● Exercise directions: Switch every "wooden desk" in the rows below to "wooden table", and write the rows out again with nothing else changed.

● The records:
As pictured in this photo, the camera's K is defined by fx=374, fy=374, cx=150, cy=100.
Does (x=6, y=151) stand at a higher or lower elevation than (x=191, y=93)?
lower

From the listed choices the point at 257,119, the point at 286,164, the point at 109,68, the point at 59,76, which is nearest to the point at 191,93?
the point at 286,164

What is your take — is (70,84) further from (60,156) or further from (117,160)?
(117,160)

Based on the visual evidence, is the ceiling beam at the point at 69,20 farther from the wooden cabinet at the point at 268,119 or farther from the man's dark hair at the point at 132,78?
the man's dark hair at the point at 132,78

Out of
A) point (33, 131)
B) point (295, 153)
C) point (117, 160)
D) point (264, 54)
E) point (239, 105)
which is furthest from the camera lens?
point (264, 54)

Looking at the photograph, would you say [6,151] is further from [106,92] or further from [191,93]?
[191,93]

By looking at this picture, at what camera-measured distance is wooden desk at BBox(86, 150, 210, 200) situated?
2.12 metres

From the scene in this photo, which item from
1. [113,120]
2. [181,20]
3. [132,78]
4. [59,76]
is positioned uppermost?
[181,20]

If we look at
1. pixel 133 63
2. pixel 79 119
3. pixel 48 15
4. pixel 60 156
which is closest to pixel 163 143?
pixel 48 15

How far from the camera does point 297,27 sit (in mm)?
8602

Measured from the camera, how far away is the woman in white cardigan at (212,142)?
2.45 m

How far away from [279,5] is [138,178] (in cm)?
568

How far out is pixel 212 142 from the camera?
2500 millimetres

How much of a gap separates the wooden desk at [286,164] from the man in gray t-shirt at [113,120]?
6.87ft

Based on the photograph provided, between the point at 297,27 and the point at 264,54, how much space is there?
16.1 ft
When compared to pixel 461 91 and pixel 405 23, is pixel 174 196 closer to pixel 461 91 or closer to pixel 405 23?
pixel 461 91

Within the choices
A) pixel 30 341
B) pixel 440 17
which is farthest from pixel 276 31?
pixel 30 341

● Task solution:
As pictured in this photo, the camera's K is defined by fx=374, fy=374, cx=150, cy=100.
Does (x=6, y=151) stand at a higher or lower elevation than (x=191, y=93)?
lower

From the listed choices the point at 257,119, the point at 286,164, the point at 109,68, the point at 59,76, which is nearest to the point at 191,93?
the point at 286,164

What is your take — is (70,84) further from (60,156) or further from (117,160)?
(117,160)

Based on the visual evidence, is the ceiling beam at the point at 69,20 farther from the wooden cabinet at the point at 268,119 or farther from the man's dark hair at the point at 132,78?
the man's dark hair at the point at 132,78

Out of
A) point (33, 131)
B) point (295, 153)
C) point (117, 160)
D) point (264, 54)
E) point (239, 105)
which is furthest from the camera lens?
point (264, 54)

Looking at the photograph, would you say [6,151] is further from [106,92] or further from [191,93]?
[191,93]

By looking at this picture, at what camera-measured distance is wooden table at BBox(86, 150, 210, 200) situated?
2.12 metres

From the scene in this photo, which item from
1. [113,120]
2. [181,20]
3. [132,78]
4. [59,76]
is positioned uppermost?
[181,20]

If we look at
1. pixel 133 63
2. pixel 79 119
3. pixel 48 15
4. pixel 60 156
which is closest to pixel 163 143?
pixel 48 15

How far from the camera does point 297,27 sit (in mm)?
8602

Measured from the camera, how far away is the woman in white cardigan at (212,142)?
2.45 m

How far away from [279,5] is [138,178] (in cm)?
568

How far out is pixel 212 142 from the camera?
2500 millimetres

How much of a gap separates the wooden table at [286,164] from the man in gray t-shirt at [113,120]?
6.87ft

Based on the photograph provided, between the point at 297,27 and the point at 264,54, how much space is there?
16.1 ft
When compared to pixel 461 91 and pixel 405 23, is pixel 174 196 closer to pixel 461 91 or closer to pixel 405 23?
pixel 461 91

Within the choices
A) pixel 30 341
B) pixel 440 17
which is farthest from pixel 276 31?
pixel 30 341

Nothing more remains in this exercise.